WHAT THE EXERCISE ASKS. Rewrite the material as a numbered list, starting with its first line and ending with the line that contains "918 centimetres". Leave out blank lines.

ROWS.
-=-=-
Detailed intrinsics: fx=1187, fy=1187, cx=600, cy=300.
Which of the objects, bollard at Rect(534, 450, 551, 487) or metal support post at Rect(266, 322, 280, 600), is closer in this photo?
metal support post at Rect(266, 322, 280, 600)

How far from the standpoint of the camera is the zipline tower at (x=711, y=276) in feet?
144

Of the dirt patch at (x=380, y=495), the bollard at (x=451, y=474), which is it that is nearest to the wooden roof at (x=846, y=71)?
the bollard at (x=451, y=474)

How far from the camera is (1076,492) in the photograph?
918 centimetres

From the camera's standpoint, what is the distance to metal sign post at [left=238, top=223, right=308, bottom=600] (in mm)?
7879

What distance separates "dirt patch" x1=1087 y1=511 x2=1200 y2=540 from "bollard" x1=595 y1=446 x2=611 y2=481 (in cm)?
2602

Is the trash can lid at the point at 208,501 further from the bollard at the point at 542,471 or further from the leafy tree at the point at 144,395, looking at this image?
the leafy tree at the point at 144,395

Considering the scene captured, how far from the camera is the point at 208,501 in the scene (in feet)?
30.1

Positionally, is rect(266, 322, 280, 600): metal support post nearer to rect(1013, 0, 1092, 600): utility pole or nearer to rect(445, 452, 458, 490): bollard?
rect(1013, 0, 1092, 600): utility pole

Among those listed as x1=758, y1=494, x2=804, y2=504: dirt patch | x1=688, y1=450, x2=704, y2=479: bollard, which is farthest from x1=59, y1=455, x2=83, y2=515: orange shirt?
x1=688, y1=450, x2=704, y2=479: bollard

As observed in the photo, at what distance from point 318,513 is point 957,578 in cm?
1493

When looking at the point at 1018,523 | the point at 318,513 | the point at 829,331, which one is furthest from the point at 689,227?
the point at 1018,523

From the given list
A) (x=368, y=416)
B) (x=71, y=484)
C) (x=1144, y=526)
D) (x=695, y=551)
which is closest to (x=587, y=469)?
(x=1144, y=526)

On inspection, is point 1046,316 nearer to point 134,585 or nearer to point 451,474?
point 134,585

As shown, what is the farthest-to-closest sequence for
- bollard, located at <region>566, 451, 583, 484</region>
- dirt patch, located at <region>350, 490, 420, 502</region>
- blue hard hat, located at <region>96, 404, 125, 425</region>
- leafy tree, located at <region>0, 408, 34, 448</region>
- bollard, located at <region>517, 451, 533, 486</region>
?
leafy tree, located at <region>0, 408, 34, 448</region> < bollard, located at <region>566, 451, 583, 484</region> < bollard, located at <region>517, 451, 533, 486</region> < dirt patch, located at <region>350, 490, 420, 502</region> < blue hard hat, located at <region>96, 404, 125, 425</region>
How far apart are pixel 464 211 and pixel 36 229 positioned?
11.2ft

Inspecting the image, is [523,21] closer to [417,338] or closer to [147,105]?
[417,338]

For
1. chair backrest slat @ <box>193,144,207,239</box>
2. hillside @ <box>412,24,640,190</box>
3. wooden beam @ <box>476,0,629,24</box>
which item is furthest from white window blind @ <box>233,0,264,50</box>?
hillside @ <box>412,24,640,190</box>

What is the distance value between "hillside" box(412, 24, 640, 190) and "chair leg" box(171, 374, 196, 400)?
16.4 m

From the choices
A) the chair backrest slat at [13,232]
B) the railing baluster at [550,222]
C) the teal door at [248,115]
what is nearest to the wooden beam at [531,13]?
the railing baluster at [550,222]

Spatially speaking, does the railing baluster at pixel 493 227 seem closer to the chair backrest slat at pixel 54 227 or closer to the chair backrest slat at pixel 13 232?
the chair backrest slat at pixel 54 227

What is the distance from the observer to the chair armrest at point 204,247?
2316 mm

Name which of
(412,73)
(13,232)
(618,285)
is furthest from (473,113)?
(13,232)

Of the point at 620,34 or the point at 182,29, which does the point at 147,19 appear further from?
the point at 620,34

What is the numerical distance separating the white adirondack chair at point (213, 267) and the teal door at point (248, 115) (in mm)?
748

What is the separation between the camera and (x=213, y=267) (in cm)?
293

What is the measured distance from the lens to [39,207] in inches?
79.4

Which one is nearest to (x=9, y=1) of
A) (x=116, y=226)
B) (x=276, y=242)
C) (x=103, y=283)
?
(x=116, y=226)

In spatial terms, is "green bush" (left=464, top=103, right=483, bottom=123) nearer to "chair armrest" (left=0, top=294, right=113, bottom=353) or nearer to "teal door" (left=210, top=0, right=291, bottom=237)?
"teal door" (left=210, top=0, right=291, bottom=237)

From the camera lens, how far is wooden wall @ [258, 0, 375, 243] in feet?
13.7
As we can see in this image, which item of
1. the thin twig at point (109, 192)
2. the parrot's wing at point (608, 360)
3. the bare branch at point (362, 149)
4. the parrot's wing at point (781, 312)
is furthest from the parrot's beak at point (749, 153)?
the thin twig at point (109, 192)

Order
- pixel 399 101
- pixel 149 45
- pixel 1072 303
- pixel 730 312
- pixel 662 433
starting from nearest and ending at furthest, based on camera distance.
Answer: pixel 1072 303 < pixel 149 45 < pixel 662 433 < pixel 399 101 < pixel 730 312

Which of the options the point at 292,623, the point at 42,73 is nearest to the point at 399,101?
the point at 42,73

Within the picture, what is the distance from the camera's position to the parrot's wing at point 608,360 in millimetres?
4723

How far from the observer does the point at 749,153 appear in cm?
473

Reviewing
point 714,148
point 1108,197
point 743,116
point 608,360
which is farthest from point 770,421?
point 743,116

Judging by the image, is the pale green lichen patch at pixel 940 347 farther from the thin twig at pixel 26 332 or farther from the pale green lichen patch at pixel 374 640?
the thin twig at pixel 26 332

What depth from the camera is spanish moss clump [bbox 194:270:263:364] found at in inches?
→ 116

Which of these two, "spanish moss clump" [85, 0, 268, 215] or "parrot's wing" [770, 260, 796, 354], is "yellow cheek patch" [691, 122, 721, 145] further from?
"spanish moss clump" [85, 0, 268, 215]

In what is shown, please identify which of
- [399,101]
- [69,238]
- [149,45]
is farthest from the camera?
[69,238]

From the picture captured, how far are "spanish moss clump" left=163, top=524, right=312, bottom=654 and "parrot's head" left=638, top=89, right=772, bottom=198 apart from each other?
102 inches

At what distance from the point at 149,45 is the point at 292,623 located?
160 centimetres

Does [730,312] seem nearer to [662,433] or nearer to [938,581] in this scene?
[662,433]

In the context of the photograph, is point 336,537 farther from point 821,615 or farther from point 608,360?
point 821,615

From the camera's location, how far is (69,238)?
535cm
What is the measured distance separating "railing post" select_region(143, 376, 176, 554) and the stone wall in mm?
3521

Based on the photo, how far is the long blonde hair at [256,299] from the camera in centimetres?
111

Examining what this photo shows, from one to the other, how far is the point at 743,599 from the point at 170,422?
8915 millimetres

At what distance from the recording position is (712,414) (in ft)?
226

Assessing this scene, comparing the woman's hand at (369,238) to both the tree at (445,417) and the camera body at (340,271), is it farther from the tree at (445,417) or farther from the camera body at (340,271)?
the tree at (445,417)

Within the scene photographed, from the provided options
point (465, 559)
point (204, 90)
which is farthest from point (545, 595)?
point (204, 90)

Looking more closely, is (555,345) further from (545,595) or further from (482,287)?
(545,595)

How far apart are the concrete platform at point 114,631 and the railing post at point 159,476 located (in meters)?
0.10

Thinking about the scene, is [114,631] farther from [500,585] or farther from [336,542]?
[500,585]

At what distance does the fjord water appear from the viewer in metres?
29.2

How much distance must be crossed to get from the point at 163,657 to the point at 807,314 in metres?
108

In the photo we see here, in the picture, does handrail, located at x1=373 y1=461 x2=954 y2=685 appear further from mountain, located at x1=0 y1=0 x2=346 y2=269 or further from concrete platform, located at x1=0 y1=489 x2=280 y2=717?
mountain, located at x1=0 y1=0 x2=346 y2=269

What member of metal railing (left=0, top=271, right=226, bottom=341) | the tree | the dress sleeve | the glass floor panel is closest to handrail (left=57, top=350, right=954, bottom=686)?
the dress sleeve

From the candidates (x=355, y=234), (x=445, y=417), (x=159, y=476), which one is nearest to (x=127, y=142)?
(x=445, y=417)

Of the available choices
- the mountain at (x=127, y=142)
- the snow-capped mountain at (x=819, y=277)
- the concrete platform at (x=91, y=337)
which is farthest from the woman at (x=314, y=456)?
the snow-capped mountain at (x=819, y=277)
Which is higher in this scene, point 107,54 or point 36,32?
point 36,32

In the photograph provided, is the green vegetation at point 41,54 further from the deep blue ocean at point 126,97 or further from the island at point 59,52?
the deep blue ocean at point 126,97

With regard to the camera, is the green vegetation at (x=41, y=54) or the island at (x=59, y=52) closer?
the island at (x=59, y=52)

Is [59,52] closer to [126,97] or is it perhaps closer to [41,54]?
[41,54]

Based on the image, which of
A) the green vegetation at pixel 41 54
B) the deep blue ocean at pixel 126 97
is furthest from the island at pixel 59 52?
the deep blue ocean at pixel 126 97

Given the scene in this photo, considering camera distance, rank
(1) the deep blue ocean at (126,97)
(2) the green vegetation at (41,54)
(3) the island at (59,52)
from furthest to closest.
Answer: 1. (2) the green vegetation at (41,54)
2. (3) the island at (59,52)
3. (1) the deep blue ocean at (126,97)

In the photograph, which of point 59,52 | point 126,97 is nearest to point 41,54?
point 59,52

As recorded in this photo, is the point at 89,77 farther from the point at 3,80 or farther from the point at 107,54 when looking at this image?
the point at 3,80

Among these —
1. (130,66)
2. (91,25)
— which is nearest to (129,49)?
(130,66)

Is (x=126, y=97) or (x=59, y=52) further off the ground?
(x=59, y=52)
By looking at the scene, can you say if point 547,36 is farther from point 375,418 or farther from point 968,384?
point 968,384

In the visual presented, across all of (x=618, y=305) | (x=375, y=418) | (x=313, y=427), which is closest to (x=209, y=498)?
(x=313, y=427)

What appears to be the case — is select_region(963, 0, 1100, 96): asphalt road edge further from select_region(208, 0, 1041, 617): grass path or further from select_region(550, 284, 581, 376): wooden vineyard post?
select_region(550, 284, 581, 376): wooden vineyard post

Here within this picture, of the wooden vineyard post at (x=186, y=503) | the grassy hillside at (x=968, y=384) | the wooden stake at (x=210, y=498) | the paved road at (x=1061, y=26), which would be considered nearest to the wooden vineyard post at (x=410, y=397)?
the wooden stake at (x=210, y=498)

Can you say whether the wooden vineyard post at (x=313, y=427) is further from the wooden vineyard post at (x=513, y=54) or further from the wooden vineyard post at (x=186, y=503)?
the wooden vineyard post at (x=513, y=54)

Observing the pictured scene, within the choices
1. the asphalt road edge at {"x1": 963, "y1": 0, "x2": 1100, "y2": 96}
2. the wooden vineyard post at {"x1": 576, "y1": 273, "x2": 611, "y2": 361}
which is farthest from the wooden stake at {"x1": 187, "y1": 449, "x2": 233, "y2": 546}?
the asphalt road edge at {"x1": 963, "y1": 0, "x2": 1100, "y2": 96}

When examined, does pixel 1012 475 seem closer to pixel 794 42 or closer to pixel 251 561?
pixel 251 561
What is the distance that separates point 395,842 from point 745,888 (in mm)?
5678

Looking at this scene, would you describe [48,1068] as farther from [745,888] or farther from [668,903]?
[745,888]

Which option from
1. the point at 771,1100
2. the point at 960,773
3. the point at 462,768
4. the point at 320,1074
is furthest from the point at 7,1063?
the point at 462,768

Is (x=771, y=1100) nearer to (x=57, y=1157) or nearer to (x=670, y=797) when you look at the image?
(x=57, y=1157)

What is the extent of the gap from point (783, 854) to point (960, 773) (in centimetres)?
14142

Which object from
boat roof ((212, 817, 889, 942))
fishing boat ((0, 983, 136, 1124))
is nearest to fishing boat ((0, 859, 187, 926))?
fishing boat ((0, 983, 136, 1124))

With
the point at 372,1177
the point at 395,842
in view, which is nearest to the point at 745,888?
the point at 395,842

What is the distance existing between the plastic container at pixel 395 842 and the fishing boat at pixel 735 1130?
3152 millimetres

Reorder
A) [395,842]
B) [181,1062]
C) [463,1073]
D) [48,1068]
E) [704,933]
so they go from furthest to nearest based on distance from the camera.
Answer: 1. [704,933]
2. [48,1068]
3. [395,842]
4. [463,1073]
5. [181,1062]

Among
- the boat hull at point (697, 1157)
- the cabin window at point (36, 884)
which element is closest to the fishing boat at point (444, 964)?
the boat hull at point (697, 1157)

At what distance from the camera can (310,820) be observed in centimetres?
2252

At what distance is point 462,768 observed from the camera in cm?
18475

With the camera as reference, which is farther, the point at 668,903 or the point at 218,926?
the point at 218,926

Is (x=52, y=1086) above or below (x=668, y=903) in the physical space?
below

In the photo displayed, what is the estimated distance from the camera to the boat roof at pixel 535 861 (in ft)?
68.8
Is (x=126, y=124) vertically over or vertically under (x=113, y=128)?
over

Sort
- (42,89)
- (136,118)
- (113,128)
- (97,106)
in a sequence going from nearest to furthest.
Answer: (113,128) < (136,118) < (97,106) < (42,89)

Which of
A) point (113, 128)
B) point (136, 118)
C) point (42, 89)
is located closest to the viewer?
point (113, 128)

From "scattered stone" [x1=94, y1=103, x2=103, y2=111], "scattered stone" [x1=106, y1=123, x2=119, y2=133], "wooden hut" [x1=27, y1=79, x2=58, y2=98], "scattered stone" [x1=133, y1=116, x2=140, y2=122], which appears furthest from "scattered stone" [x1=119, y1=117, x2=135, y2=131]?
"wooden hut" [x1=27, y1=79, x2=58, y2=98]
-=-=-
OUTPUT.
1. Detailed intrinsics: fx=1187, fy=1187, cx=600, cy=300.
2. Which of the objects, bollard at Rect(534, 450, 551, 487) or metal support post at Rect(266, 322, 280, 600), is closer in this photo?
3. metal support post at Rect(266, 322, 280, 600)
4. How far from the standpoint of the camera is the zipline tower at (x=711, y=276) in feet?
5. 144
6. Of the dirt patch at (x=380, y=495), the bollard at (x=451, y=474), which is it that is nearest to the wooden roof at (x=846, y=71)?
7. the bollard at (x=451, y=474)
8. How far from the camera is (1076,492) in the photograph?
9. 918 centimetres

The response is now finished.